Dün akşam babamla bir hint filmi izledik, öyle hint filmleri arasından seçtiğimiz bir film değildi ama. Filmin adı, Bahubali...

Geçen haftalarda babam Facebook sayfasında gezinirken, ben de o sırada kitabımı okuyordum; kulağıma gelen müzik sebebiyle, hint filmden bir sahne paylaşıldığını anladım ve babamın gülerek izlediğini görünce merak ettim. Önce hint filmlerine karşı ilgimden ötürü babamla izlemeye başladım, sonra yorumlara baktık beraber ve adını öğrenip "Bir ara izleyelim!" dedik. Filmden izlediğimiz bölüm çok masalsı ve fantastik idi, filmin tamamının masalsı ve fantastik durumlara bağlı olduğunu tahmin edemezdik!
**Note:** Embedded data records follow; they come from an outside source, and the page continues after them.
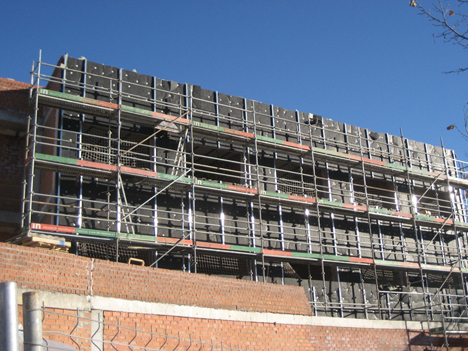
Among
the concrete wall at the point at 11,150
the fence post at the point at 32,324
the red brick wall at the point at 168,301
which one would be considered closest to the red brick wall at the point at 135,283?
the red brick wall at the point at 168,301

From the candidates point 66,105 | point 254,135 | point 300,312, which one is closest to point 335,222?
point 254,135

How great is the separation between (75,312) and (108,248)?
5969 millimetres

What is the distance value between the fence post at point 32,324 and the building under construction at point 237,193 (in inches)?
425

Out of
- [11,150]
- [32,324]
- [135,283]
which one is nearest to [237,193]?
[135,283]

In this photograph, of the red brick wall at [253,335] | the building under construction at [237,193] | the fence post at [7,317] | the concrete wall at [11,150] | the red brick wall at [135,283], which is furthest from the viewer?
the concrete wall at [11,150]

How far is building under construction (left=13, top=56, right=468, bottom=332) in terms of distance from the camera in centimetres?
1603

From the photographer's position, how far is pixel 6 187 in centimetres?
1869

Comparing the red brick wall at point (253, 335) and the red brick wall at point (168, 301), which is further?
the red brick wall at point (253, 335)

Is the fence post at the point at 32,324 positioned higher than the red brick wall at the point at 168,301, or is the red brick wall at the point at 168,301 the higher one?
the red brick wall at the point at 168,301

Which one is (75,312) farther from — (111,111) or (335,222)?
(335,222)

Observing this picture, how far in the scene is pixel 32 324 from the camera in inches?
117

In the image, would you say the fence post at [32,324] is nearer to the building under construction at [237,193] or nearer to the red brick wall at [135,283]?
the red brick wall at [135,283]

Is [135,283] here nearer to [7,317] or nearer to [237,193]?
[237,193]

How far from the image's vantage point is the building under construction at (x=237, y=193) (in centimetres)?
1603
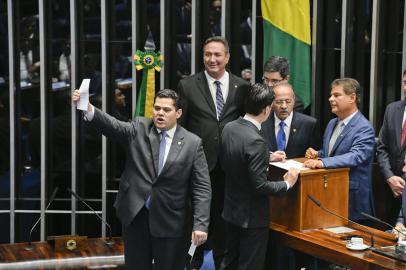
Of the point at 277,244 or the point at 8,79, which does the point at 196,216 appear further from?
the point at 8,79

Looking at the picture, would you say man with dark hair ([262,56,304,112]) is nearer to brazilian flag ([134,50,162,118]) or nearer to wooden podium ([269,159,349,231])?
wooden podium ([269,159,349,231])

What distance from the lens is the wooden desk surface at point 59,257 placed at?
4.78m

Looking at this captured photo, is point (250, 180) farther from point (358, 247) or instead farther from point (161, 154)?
point (358, 247)

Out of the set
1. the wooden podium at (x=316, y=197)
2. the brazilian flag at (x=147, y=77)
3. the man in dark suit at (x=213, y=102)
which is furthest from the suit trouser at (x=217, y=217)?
the brazilian flag at (x=147, y=77)

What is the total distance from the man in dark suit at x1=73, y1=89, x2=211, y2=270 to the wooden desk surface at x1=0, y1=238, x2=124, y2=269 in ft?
2.62

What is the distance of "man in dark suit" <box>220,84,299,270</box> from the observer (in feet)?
13.3

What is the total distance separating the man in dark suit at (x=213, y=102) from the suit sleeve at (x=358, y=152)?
711mm

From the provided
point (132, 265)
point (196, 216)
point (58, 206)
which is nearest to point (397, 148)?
point (196, 216)

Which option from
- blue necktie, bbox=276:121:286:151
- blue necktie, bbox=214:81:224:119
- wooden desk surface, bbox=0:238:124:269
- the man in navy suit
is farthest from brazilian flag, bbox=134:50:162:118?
the man in navy suit

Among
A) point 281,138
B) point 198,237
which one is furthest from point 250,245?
point 281,138

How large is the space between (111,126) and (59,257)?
1.27m

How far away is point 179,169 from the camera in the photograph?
404 centimetres

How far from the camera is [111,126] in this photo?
402 cm

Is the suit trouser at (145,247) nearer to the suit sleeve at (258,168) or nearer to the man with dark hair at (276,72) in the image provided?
the suit sleeve at (258,168)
Annem hafta başından beri Ankara'da, akşamlarımızı dizi izlemekle değil de film izlemekle geçirelim diyen baba-kız; ilk gün aksiyon izlemişken, ikinci filmimiz fazla abartılı bir içerik oldu böylece... Filmin afişindeki gibi fazla fantastik bir sahne ile "Bahubali"nin gücünü izledik önce, sonrasında esas kızımız ile tanışma sahneleri;... Ben ki hint filmlerini savunan ve epey oyuncusunu benimseyip seven kişi, bu filmin savunulacak yanını bulamadım. Hint filmleri fazla abartılı diyenleri, fazlasıyla haklı çıkartacak bir filmdi... :)



Üstteki resim Google Görsellerden alıntıdır. Bahubali isimli bir kraliyetin oğlunu, ölümden kurtarıp şelalenin aşağısına kaçıran kişinin elinden alan bir aile (ki bu kurtarma sahneleri bile abartılıydı, anlatmalı mıyım bilemedim!) "Shiva" ismini verir ve onu kendi oğulları kabul eder. Shiva şelalenin aşağısında büyür ve orada yetiştirilir. Şelalenin üstünde olan krallığına gidemesin ve oradan kimse de ona ulaşamasın diye, onu kurtaran aile ve kabile şelalenin üzerine çıkan mağara yolunu da kapatır önce. Filmimiz de Shiva'nın büyümesi ile devam eder bundan sonra... 

Shiva fazla yiğit, güçlü ve dediğim dedik bir çocuk olarak büyür hep. Her yaşında istediği en büyük şey şelalenin üstüne tırmanmaktır ve annesi her denemesi sırasında onu engellese de, büyüdükten sonra dualarla onu kurtarma uğraşına girmiştir. Dualarıyla oğlunu şelaleye tırmanmaktan kurtaracağına inandığı son ritüeli de, dini inançlarına göre üst afişte görülen "bir tepelikte bulunan çeşme şeklindeki puta" 100 kova dolusu su doldurmasıdır.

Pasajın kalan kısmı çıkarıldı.